Mia nonna – che in quegli anni era più giovane di quanto lo sia io adesso, e anche mio nonno… – andava a prendere l’acqua alla fonte, in piazza, che distava centocinquanta metri dalla casa, con una brocca di rame che teneva sulla testa, appoggiata a un rotolino di panno. Il pane lo si cuoceva in un forno comune, tre giorni la settimana. Il forno esiste ancora oggi… In ogni casa, anche d’estate, il camino era acceso, e la sera sotto la brace vi si cuoceva la crescia, che è una specie di piada romagnola, ma più alta, lievitata. Servizi “igienici” nella stalla. La pipì della notte, e i resti del cibo, si gettavano dalla finestra, nell’aia, in pasto alle galline e ad altri animali domestici che vi razzolavano e scorrazzavano senza darsi grande fastidio l’un l’altro.
Certo, sessant’anni sono molti e la vita è cambiata. È nel 1956, otto anni dopo l’entrata in vigore della Costituzione, che prende a funzionare la Corte costituzionale. Le Regioni, addirittura, si insediano quattordici anni più tardi (rispetto al ’56). La legge attuativa dell’articolo 6 (la tutela della minoranze linguistiche) cinquantuno anni dopo il ’48, quasi cinquantadue. E subito dissero che non andava più bene…

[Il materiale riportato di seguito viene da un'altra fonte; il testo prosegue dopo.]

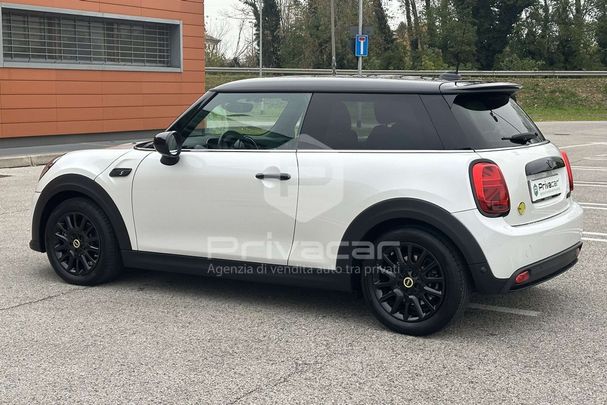 Mini Cooper SE Resolute 135 kW image number 7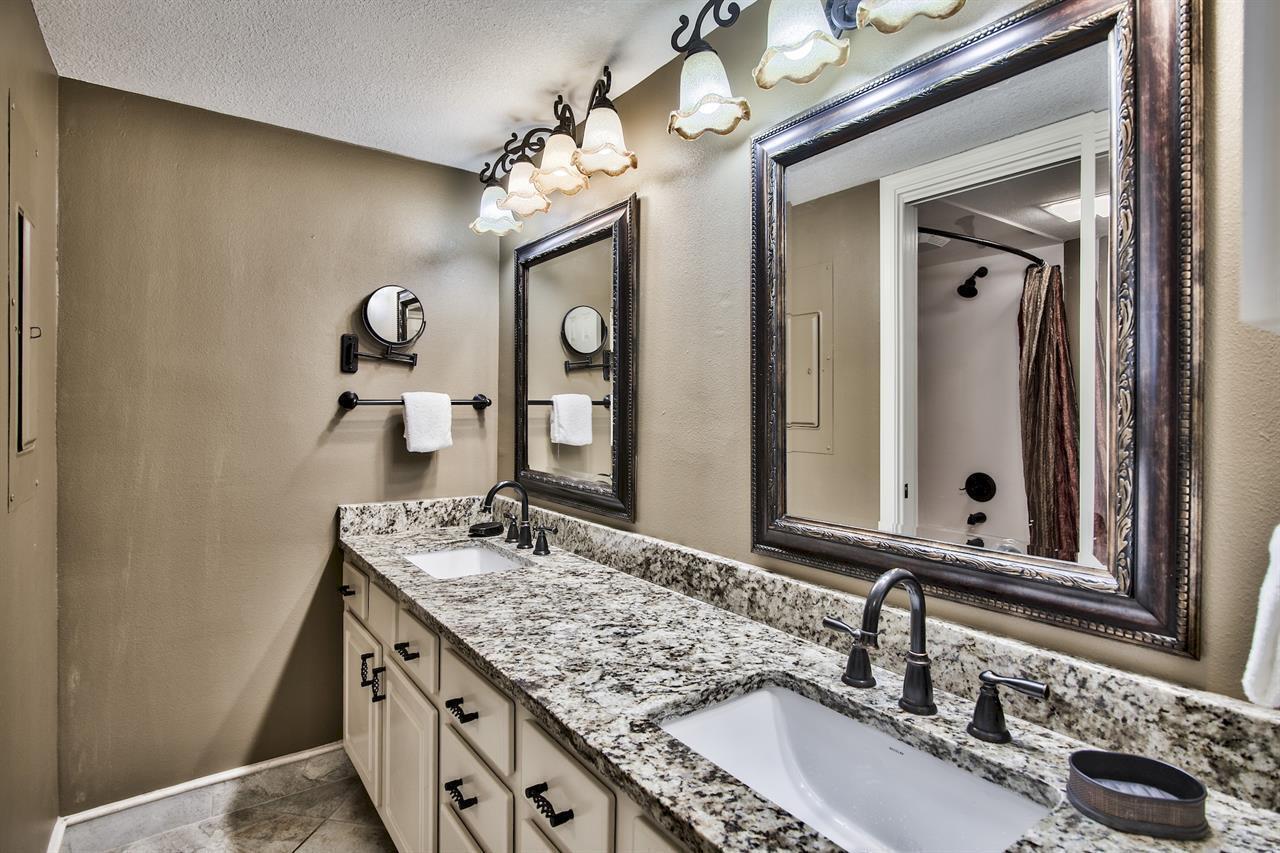 JETTY EAST CONDO - Residential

La vita è dunque cambiata in meglio? In meglio, sì, e credo che pochi abbiano nostalgie per il passato. Ma credo anche che, venendo qui a dare un’occhiata, e rovistando nel cassetto dei ricordi, si potrebbero meglio capire tanti problemi ancora in essere. E più che giustificare un dibattito su un’utile riforma costituzionale – sul sì e sul no – si giustificherebbe un assenteismo sempre di più interminabile, un’ineluttabilità della vita – qualsiasi cosa succeda – immutabile dinanzi ai governi e ai governanti che arrivano e passano. Forse è solo una nostra caratteristica – un “carattere italiano” –, forse accade così anche altrove. Ma non ne sono poi tanto sicuro.